Abschied von Boris Aljinovic „Tatort“ heute aus Berlin: „Vielleicht“

Von Joachim Schmitz


Osnabrück. Der „Tatort“ kommt heute aus Berlin: „Vielleicht“ ist ganz sicher der letzte Auftritt von Boris Aljinovic als Berliner Kommissar Felix Stark.

Nein, Dominic Raacke hatte keine Lust mehr auf eine Abschiedsvorstellung als Berliner „Tatort“-Kommissar Ritter , nachdem der der rbb ihm und seinem Kollegen den Stuhl vor die Tür gesetzt hatte. Also muss sich Boris Aljinovic in der Rolle des Felix Stark bei seinem letzten „Tatort“ als Chef eines neuen Teams mit vielen jungen, unbekannten Gesichtern durchschlagen. Und sich mit einem Fall rumschlagen, der nicht nur einer seiner Mitarbeiterinnen, sondern auch manchem Zuschauer zu „spooky“ sein dürfte. (Weiterlesen: Wer beerbt die Kommissare Ritter und Stark? Ging Ritter im Zerwürfnis? Alles zum Fall in unseren“Tatort“-Fakten.)

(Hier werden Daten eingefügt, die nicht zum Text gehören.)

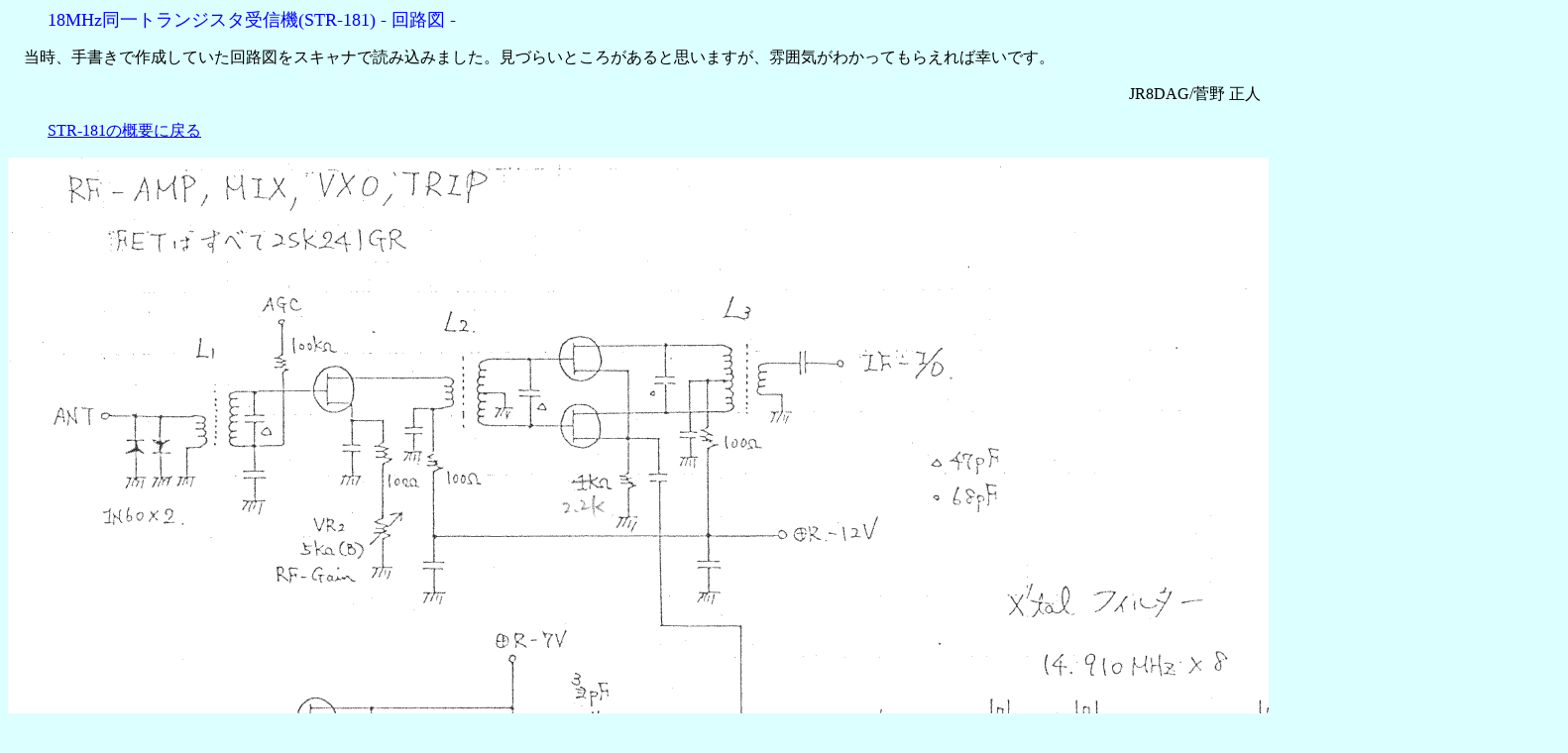

--- FILE ---
content_type: text/html
request_url: http://jr8dag.la.coocan.jp/str181/str181c.htm
body_size: 1313
content:
<!DOCTYPE HTML PUBLIC "-//W3C//DTD HTML 4.0 Transitional//EN">
<HTML>
<HEAD>
<TITLE>STR-181 - 回路図 -</TITLE>
<meta http-equiv="Content-Type" content="text/html; charset=Shift_JIS">
<meta name="GENERATOR" content="JustSystems Homepage Builder Version 21.0.5.0 for Windows">
<meta http-equiv="Content-Style-Type" content="text/css">

<!-- Google tag (gtag.js) -->
<script async src="https://www.googletagmanager.com/gtag/js?id=G-LXTN2DELMC"></script>
<script>
  window.dataLayer = window.dataLayer || [];
  function gtag(){dataLayer.push(arguments);}
  gtag('js', new Date());

  gtag('config', 'G-LXTN2DELMC');
</script>

</HEAD>
<BODY bgcolor="#dcffff">

<BLOCKQUOTE>
<FONT color="#0000ff"><FONT size="+1">18MHz同一トランジスタ受信機(STR-181) - 回路図
-</FONT></FONT></BLOCKQUOTE>
<P>　当時、手書きで作成していた回路図をスキャナで読み込みました。見づらいところがあると思いますが、雰囲気がわかってもらえれば幸いです。</P>
<DIV align="right">JR8DAG/菅野 正人</DIV>

<BLOCKQUOTE>
<A href="str181.htm">STR-181の概要に戻る</A>
</BLOCKQUOTE>
<P><IMG src="str181_03.gif" width="1574" height="990" border="0" alt="回路図(1)"></P>
<P><IMG src="str181_04.gif" width="1462" height="1080" border="0" alt="回路図(2)"></P>
<P><IMG src="str181_05.gif" width="1426" height="798" border="0" alt="回路図(3)"></P>
</BODY>
</HTML>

Eine norwegische Studentin hat Visionen – sie träumt, dass ihre Kommilitonin ermordet wird, vertraut sich der Polizei an, wird nicht wirklich ernst genommen – und behält mit ihrer Vorsehung recht. Als sie von einer weiteren Bluttat träumt, schrillen bei Stark die Alarmglocken. „Tatort goes Fantasy“ könnte man diesen Fall überschreiben, dessen tatsächlicher Titel „Vielleicht“ zum Schlüsselwort des Krimis wird. Und wer seine anfängliche Skepsis überwindet, wird mit einem „Tatort“ belohnt, der einen starken Sog und am Ende jede Menge Spannung entwickelt. Großartig dabei der Auftritt der norwegischen Schauspielerin Lise Risom Olsen, aber auch Boris Aljinovic lässt zum Abschied noch mal Wehmut aufkeimen.